I Knit Different Moths To Reveal Their Spectacular Variety
I started knitting moths in 2014 when a friend suggested that I make a rosy maple moth. Before then I'd thought moths were all boring, brown tiny things that would eat my wool. When I saw this bright pink and yellow beauty I begun seeking out more and more fancy moths. Then I started knitting them and quickly became addicted to their colours and patterns.
I was offered an exhibition in a London yarn shop called Prick Your Finger. Once I had them on display I soon found there were many people who loved moths as much as me. I now have an enormous list of moths that I want to knit. They are all so different and varied that I don't think I'll get bored of them for a long time! It's also quite amusing to make moths out of a material that they are known for eating.
They can be quite slow to knit as I often use more than 4 colours in a row which sometimes leads to more time spent untangling the yarn than actually knitting! I use Shetland wool that comes in over 200 shades so I can be quite accurate when matching the moths natural colours.
One of the most spectacular moths that I've knitted is the Urania Sloanus. It went extinct in the early 1900's and I like to think that I've given it a new lease of life. I want to highlight more threatened species as insects aren't usually high on the list when we think of endangered animals.
Moths On Show
This is me and some of my framed moths at an art fair. I wore a moth jumper for the occasion!
Sloane's Urania Moth (Urania Sloanus)
This moth went extinct in the early 1900's. I saw a tweet from Oxford University Museum of Natural History about this moth and just had to have a go. It's 34cm tall and took a couple of weeks to make!
Knitted Eyed Hawk Moth
Peach Blossom Moth (Thyatira Batis)
I love how you can imagine this moth hanging out on a peach blossom tree and being perfectly disguised.
I really love the colours of this one and the delicate antennae are very pleasing.
Zamarada Moth (Zamarada Scintillans)
Io Moth (Automeris Io)
I knitted this moth during National Moth Week as this is the moth that they have on their logo.
Pease Blossom Moth (Periphanes Delphinii)
This one took even more concentration than usual as I used seven different pink yarns to knit the wings.
Zaddach's Emperor Moth (Bunaeopsis Oubie)
This African Moth actually came out close to life size. Their wingspan can be up to 25cm!
African Cherry Spot Moth (Diaphone Eumela)
Some Of My Moths In One Place
Eyed Hawk Moth (Smerinthus Ocellatus)
This moth has beautiful pink underwings with blue eyes. They are usually hidden and it will only flash them when it feels threatened.

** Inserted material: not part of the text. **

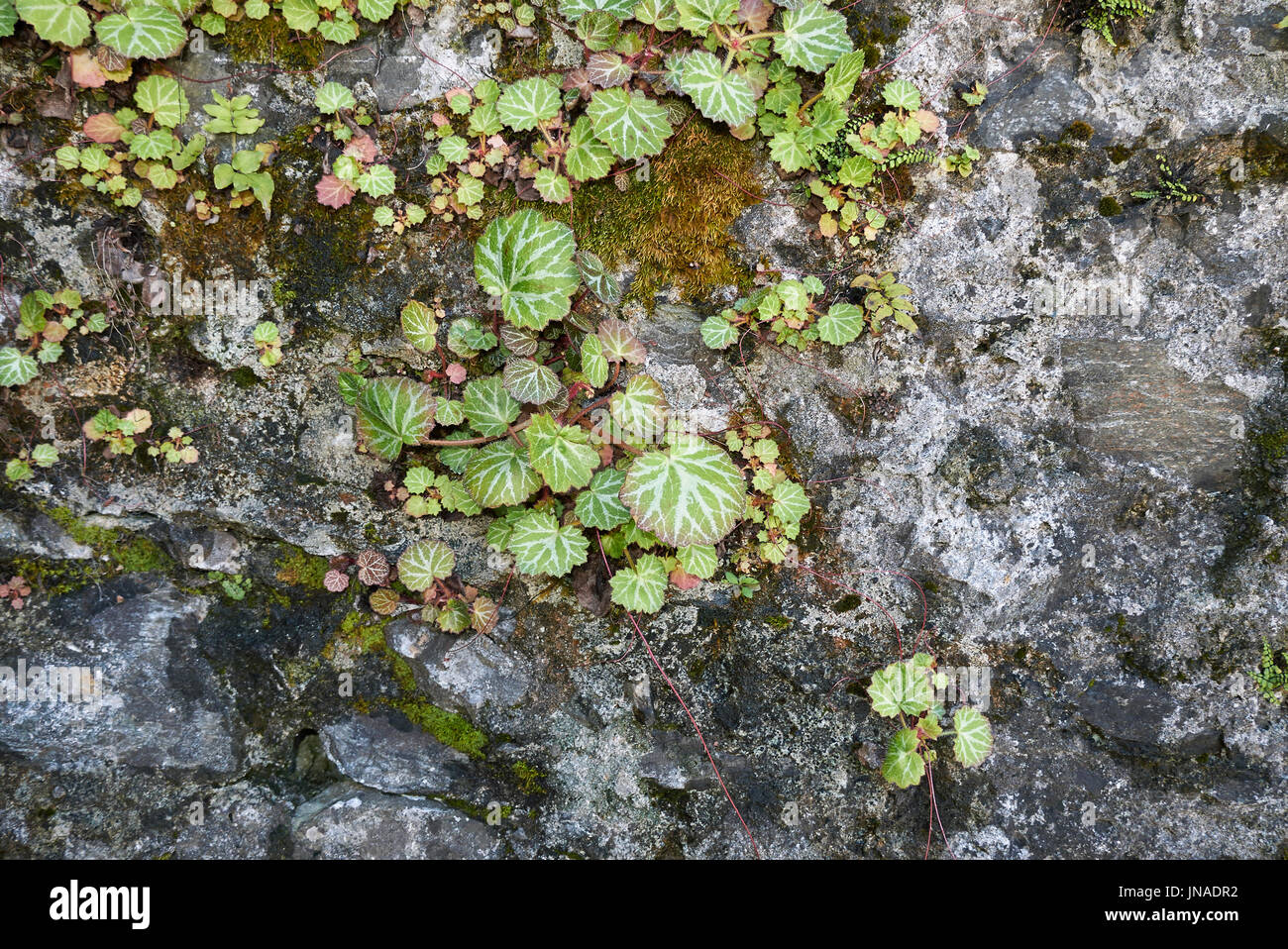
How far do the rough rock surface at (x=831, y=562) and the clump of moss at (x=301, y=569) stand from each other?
0.03 metres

Merveille Du Jour (Griposia Aprilina)
This moth ended up being over 25cm long. It grew and grew to fit in all the detailed markings on the wings.

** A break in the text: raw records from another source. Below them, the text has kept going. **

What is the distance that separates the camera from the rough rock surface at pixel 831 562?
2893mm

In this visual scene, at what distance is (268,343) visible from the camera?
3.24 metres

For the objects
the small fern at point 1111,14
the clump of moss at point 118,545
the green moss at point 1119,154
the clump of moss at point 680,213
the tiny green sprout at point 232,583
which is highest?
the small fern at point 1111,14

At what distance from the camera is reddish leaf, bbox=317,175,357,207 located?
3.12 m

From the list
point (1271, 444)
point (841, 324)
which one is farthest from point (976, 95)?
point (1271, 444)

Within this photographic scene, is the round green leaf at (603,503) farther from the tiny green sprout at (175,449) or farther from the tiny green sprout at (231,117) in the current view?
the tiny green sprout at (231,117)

Jersey Tiger Moth (Euplagia Quadripunctaria)
This moth is found in London and I got very excited when I spotted one flying around one evening after I'd knitted it.

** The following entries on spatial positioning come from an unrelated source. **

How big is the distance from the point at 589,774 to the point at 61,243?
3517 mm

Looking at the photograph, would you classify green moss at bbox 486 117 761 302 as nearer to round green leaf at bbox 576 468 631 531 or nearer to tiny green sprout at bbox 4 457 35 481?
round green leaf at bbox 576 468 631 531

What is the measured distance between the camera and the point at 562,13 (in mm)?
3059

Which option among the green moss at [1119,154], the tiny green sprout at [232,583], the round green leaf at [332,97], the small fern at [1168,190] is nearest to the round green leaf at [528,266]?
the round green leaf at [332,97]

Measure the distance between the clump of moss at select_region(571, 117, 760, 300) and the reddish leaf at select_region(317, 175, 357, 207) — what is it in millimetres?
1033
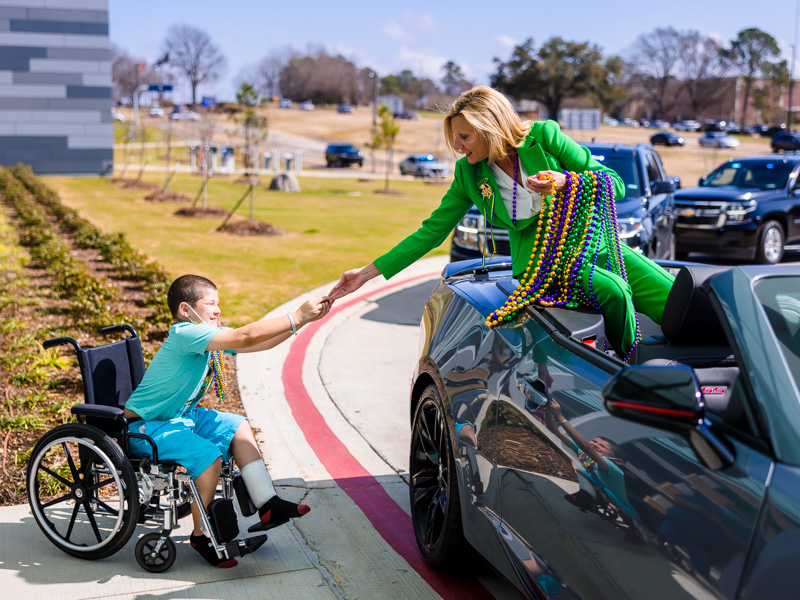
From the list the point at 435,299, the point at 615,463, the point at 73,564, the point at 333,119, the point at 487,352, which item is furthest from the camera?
the point at 333,119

The Scarlet Tiger Moth (Callimorpha Dominula)
This tiny moth is the first one I ever made.
Tatargina Picta Moth
Tri Coloured Flower Moth (Sinna Floralis)
Purple Bordered Gold
Fire Grid Burnet Moth
Six Spot Burnet Moth (Zygaena Filipendulae)
Moths At Prick Your Finger
This is a small show of my moths. You can see the one and only mega moth guarding them nicely.
The Green Silver Lines Moth (Pseudoips Prasinana)
Curve Lined Argyria Moth (Vaxi Auratella)
One of my smallest knits so far at 11 stitches per inch.